= GOAL OF THE EXERCISE =
Each line from the one that contains "Does this photograph" to the end of the material must be quoted exactly; include both end lines and nothing else.

-- START OF DATA PROVIDED --

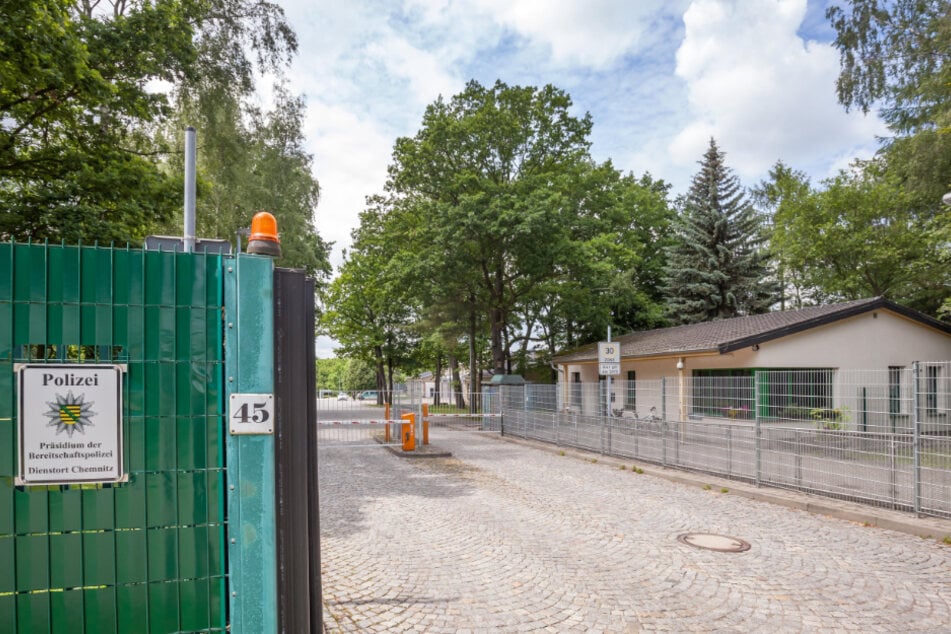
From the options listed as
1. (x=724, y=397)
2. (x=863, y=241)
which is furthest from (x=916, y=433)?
(x=863, y=241)

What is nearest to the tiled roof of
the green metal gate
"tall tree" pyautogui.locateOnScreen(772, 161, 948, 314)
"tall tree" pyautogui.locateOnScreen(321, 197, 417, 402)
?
"tall tree" pyautogui.locateOnScreen(772, 161, 948, 314)

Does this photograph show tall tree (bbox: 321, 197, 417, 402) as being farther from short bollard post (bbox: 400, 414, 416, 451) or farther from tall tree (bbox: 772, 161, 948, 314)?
tall tree (bbox: 772, 161, 948, 314)

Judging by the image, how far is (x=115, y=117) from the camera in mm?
12859

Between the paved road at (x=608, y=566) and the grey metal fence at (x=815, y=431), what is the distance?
1041 millimetres

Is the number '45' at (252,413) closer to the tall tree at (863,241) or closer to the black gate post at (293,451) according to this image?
the black gate post at (293,451)

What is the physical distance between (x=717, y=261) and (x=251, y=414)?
33.5 m

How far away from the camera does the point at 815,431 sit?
8.68 m

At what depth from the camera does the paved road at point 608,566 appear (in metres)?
4.41

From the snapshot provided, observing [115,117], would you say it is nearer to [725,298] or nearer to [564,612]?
[564,612]

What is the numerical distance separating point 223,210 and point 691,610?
17518mm

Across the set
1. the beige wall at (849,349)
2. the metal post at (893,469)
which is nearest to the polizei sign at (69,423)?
the metal post at (893,469)

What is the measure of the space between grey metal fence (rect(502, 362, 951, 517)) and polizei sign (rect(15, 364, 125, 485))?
9018mm

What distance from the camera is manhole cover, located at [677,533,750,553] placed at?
6.26 meters

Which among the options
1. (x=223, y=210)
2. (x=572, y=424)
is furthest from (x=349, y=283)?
(x=572, y=424)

-- END OF DATA PROVIDED --

= CORRECT OUTPUT =
Does this photograph show tall tree (bbox: 321, 197, 417, 402) as being farther from short bollard post (bbox: 400, 414, 416, 451) or farther from tall tree (bbox: 772, 161, 948, 314)?
tall tree (bbox: 772, 161, 948, 314)

Judging by the image, how far is (x=115, y=117) from the camera in mm?
12859

Between the paved road at (x=608, y=566) and the grey metal fence at (x=815, y=431), what is the distance?
1041 millimetres

Is the number '45' at (252,413) closer to the tall tree at (863,241) or closer to the black gate post at (293,451) according to this image?
the black gate post at (293,451)

What is the physical distance between (x=717, y=261) and (x=251, y=414)?
33.5 m

How far away from the camera does the point at 815,431 sit?
8.68 m

At what depth from the camera does the paved road at point 608,566 appear (in metres)?
4.41

From the snapshot provided, observing [115,117], would you say it is nearer to [725,298] or nearer to [564,612]?
[564,612]

What is the numerical distance separating point 223,210 and point 691,610?
17518mm

Across the set
1. the beige wall at (849,349)
2. the metal post at (893,469)
which is nearest to the polizei sign at (69,423)?
the metal post at (893,469)

What is the measure of the space between grey metal fence (rect(502, 362, 951, 517)) and polizei sign (rect(15, 364, 125, 485))?
9018mm

What distance from the camera is manhole cover, located at [677,533,750,553] placed at?
6.26 meters

Which among the options
1. (x=223, y=210)
2. (x=572, y=424)
is furthest from (x=349, y=283)?
(x=572, y=424)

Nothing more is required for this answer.